Realizing intrinsic excitonic insulator by decoupling exciton binding energy from the minimum band gap

TL;DR

This paper proposes a new principle to realize intrinsic excitonic insulators by decoupling exciton binding energy from the band gap in direct-gap materials, supported by first-principles calculations on 2D GaAs and TiS3.

Contribution

It introduces a novel approach to achieve excitonic insulators by exploiting parity of band-edge states, overcoming previous limitations.

Findings

Decoupling of exciton binding energy from band gap demonstrated in 2D materials.

First-principles calculations support the feasibility of the new principle.

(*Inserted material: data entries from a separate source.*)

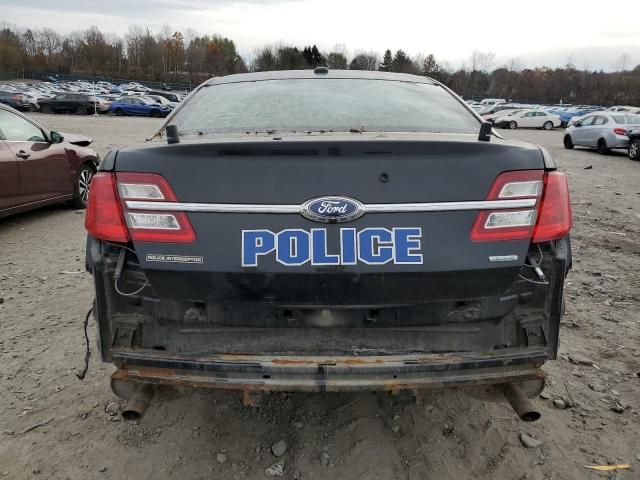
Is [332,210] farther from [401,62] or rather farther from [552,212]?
[401,62]

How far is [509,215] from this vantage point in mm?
2031

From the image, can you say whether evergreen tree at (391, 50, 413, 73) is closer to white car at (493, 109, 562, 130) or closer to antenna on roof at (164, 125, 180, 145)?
white car at (493, 109, 562, 130)

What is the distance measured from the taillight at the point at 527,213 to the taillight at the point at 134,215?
1143mm

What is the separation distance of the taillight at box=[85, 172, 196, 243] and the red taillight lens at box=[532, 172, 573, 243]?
135 cm

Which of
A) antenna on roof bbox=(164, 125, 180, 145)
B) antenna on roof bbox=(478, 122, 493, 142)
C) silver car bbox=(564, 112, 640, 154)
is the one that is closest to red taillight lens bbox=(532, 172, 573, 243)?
antenna on roof bbox=(478, 122, 493, 142)

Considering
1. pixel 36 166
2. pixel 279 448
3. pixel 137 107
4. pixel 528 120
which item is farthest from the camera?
pixel 137 107

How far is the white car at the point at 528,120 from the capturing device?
115 feet

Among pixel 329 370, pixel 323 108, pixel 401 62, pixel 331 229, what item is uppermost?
pixel 401 62

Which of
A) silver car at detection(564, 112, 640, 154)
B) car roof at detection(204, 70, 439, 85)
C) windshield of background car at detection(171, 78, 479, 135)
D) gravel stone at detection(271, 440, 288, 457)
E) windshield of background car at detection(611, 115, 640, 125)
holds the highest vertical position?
car roof at detection(204, 70, 439, 85)

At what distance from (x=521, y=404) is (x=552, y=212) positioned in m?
0.79

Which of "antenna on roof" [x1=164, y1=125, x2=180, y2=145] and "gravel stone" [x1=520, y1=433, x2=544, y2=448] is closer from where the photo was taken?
"antenna on roof" [x1=164, y1=125, x2=180, y2=145]

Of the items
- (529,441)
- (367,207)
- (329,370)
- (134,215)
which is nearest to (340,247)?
(367,207)

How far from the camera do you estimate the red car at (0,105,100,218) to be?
248 inches

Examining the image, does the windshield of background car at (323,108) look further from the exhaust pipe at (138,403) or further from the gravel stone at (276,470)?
the gravel stone at (276,470)
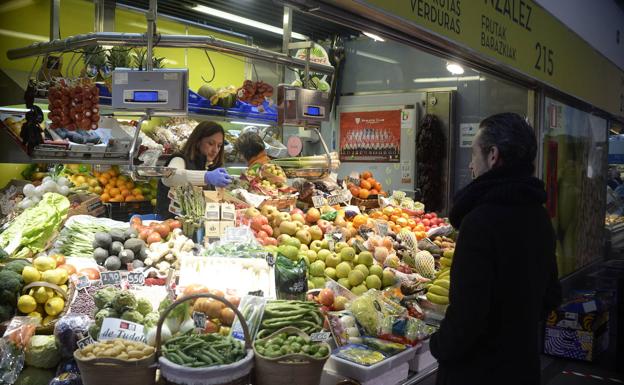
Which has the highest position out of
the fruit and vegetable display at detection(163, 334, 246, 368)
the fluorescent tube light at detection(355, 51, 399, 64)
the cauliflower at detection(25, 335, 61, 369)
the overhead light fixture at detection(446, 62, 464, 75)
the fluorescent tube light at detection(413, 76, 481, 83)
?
the fluorescent tube light at detection(355, 51, 399, 64)

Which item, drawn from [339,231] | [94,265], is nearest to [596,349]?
[339,231]

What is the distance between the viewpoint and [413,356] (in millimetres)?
3219

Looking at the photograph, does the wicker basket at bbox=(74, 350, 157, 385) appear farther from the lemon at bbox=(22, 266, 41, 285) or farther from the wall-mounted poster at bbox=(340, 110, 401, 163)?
the wall-mounted poster at bbox=(340, 110, 401, 163)

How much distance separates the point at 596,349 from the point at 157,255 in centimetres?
479

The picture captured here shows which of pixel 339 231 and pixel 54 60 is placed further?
pixel 54 60

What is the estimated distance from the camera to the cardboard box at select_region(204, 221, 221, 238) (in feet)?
12.9

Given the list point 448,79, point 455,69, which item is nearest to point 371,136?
point 448,79

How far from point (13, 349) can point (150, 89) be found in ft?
5.68

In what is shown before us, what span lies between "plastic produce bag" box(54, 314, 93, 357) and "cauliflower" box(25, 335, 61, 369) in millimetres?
40

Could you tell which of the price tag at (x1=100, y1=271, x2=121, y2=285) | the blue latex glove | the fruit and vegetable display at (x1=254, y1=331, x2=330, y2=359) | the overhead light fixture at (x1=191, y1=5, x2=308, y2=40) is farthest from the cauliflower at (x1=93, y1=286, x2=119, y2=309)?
the overhead light fixture at (x1=191, y1=5, x2=308, y2=40)

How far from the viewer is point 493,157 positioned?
2400mm

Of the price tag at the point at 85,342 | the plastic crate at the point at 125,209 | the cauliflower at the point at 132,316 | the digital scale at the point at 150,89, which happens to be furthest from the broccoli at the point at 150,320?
the plastic crate at the point at 125,209

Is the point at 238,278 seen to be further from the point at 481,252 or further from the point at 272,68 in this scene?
the point at 272,68

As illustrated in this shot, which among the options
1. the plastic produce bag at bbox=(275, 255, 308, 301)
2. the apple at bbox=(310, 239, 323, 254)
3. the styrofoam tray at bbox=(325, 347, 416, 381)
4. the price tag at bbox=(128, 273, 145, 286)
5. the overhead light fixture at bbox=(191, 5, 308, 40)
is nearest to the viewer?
the styrofoam tray at bbox=(325, 347, 416, 381)
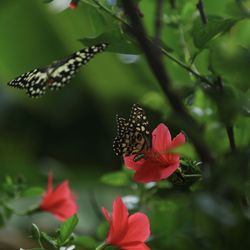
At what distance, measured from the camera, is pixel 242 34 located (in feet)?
3.69

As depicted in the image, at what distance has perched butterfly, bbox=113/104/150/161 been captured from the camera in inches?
22.7

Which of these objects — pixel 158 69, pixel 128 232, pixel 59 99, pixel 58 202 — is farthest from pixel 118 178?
pixel 59 99

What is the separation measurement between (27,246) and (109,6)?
132cm

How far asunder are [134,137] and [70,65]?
3.6 inches

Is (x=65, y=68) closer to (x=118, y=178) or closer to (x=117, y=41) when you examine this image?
(x=117, y=41)

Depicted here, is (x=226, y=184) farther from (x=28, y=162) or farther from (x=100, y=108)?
(x=100, y=108)

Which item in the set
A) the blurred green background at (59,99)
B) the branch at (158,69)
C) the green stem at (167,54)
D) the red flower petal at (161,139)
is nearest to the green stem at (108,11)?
the green stem at (167,54)

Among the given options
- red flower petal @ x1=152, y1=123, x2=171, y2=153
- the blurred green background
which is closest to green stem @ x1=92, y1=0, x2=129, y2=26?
red flower petal @ x1=152, y1=123, x2=171, y2=153

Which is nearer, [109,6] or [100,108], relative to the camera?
[109,6]

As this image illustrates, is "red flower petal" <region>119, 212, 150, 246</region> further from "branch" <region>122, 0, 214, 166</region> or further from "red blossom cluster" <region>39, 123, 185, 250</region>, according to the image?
"branch" <region>122, 0, 214, 166</region>

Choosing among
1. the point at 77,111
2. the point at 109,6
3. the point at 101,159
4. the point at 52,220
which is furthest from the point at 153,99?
the point at 77,111

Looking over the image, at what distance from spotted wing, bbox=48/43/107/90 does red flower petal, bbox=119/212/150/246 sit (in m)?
0.15

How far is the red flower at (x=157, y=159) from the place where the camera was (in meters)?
0.54

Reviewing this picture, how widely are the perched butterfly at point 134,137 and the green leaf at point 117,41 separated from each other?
64 mm
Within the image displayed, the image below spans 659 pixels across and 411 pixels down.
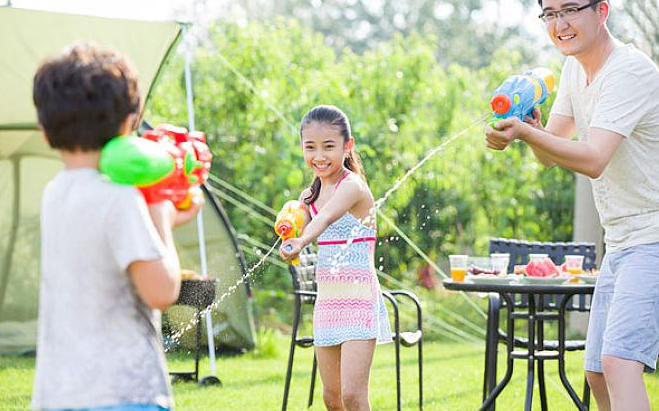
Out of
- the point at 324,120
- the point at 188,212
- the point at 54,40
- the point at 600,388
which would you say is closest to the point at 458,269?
the point at 324,120

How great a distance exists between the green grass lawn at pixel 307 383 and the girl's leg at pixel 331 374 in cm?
154

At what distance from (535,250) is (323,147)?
1876mm

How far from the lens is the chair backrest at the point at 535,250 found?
5.15 metres

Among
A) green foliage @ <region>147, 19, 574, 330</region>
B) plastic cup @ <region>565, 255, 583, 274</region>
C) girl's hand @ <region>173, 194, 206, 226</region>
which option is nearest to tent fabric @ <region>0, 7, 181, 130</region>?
green foliage @ <region>147, 19, 574, 330</region>

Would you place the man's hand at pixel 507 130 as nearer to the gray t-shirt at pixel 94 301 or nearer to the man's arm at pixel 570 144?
the man's arm at pixel 570 144

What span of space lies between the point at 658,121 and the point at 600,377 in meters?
0.78

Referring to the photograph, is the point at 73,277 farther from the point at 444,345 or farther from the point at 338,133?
the point at 444,345

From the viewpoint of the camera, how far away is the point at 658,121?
9.70 feet

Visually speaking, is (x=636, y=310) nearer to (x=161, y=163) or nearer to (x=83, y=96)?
(x=161, y=163)

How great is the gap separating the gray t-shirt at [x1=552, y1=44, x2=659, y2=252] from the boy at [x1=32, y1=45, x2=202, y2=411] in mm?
1395

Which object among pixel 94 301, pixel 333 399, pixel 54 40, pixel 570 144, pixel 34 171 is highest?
pixel 54 40

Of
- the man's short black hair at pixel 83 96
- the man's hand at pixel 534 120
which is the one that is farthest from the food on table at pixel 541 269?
the man's short black hair at pixel 83 96

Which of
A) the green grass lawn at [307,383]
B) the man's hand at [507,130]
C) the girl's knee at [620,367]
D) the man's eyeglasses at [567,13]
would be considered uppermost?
the man's eyeglasses at [567,13]

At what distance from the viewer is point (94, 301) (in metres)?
2.09
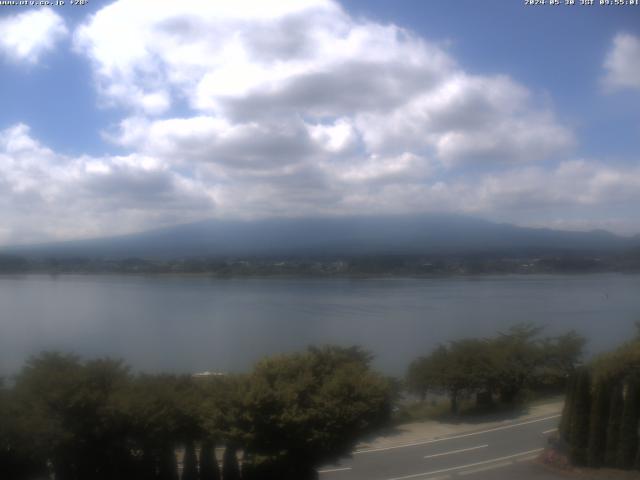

Potential pathway for realizing intrinsic excitonic insulators in direct-gap materials.

Abstract

Direct-gap materials hold promises for excitonic insulator. In contrast to indirect-gap materials, here the difficulty to distinguish from a Peierls charge density wave is circumvented. However, direct-gap materials still suffer from the divergence of polarizability when the band gap approaches zero, leading to diminishing exciton binding energy. We propose that one can decouple the exciton binding energy from the band gap in materials where band-edge states have the same parity. First-principles calculations of two-dimensional GaAs and experimentally mechanically exfoliated single-layer TiS 3 lend solid supports to the new principle.